** START OF Document text **

The Perfect Fit for Analytics
In my last post, I gave an overview of the difference between batch and streaming analytics approaches. It was a very popular post and was mentioned on the excellent MyNOSQL blog whichwas really appreciated. Their able proprietor, Alex Popescu, had the following comment:
“I cannot put my finger on it right now, but I don’t think stream processing can cover exactly the same wide range of computations available in batch processing:
While I haven’t had the chance to play with real big data, I believe it is not a matter of either or. An ideal system would need to support:
- piping incoming data through a combination of filters, preprocessors/transformers, and calculators/extractors
- preserve (all/relevant) data for later computation
- allow processing of stored data in either streams or batches“
I would agree that streaming has limitations, but I think for data intensive analysis of time series data where you can tolerate intermediate results (which covers a lot of real world cases) it is the best fit. At PatternBuilders, our decision to have the platform only support time series based analytics opened up the ability for a huge amount of optimizations. Without those optimizations, the ratio of analytics performance to hardware cost would have been pretty ugly.

** END OF Document text **
** START OF Entries shown **

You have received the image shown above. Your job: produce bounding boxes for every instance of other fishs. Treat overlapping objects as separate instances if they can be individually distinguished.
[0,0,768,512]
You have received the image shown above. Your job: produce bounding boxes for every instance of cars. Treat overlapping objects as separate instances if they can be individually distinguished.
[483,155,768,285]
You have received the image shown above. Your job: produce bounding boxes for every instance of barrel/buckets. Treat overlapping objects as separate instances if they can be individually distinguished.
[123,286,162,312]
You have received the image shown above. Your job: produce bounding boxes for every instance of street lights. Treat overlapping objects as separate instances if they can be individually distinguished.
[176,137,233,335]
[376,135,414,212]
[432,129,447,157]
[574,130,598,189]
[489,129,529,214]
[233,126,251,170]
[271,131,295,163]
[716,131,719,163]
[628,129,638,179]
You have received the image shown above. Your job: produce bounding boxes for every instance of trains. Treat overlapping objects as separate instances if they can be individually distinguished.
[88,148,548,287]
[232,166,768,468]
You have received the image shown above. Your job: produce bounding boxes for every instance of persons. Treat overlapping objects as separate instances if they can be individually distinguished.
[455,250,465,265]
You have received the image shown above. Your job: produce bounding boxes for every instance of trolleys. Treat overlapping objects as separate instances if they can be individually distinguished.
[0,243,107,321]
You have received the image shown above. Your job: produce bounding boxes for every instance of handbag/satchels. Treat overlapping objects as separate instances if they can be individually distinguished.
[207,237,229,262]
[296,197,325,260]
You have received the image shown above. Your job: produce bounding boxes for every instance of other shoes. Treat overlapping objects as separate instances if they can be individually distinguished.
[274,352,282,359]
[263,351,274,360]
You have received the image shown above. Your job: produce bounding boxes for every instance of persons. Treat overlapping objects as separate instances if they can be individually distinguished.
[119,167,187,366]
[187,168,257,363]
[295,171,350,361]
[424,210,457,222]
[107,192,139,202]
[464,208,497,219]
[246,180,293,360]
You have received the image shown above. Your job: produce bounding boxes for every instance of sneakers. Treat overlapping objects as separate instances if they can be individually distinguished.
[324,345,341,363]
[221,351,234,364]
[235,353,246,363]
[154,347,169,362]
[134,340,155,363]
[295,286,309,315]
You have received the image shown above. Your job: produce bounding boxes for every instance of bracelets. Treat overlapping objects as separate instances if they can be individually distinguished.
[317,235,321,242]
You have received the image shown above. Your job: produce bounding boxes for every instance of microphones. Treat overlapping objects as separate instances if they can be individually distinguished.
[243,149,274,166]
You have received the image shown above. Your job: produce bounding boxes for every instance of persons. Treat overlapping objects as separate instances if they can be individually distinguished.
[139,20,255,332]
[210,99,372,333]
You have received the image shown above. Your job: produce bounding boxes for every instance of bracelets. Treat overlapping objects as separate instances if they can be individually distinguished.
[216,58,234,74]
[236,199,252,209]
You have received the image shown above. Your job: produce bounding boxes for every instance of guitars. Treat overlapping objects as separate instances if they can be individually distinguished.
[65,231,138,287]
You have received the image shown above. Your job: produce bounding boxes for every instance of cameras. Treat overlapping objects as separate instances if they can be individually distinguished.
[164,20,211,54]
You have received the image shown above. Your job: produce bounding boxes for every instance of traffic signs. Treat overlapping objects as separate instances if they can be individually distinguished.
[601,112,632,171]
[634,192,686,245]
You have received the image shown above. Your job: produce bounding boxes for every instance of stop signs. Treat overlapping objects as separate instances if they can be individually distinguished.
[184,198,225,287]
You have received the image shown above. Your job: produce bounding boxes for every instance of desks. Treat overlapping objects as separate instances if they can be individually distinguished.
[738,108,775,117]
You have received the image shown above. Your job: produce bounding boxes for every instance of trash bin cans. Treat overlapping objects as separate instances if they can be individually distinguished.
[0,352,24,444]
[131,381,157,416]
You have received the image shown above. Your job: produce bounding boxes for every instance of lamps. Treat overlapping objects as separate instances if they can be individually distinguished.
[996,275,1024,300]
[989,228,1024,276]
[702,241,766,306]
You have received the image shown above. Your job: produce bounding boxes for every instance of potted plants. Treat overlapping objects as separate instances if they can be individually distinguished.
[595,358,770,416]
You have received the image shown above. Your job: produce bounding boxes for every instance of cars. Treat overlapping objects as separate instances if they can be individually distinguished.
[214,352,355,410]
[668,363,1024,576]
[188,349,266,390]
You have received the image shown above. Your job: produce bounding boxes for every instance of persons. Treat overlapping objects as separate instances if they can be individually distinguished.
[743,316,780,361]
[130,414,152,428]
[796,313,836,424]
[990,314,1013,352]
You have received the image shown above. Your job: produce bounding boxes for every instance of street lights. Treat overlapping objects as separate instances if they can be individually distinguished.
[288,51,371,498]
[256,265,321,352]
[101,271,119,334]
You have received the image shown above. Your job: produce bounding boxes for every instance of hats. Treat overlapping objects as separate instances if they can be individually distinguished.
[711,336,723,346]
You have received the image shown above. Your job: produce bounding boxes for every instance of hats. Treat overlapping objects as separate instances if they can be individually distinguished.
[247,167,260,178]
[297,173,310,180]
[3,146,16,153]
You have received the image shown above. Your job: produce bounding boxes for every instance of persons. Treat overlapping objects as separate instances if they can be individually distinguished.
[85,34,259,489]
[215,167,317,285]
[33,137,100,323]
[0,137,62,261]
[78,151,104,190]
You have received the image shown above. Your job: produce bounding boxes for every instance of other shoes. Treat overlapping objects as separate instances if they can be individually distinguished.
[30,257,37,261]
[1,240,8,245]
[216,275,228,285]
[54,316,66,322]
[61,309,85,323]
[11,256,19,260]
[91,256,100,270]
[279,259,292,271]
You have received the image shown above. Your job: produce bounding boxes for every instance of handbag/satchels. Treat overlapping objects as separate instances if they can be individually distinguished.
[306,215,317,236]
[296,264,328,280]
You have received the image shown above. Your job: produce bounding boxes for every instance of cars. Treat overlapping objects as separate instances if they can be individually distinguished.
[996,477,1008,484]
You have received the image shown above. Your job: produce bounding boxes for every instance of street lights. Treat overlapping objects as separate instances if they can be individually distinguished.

** END OF Entries shown **

- Exercise instructions: In the blog post on analytics, what kind of analytics did PatternBuilders decide its platform would support exclusively?

- The completed task: Time series based analytics.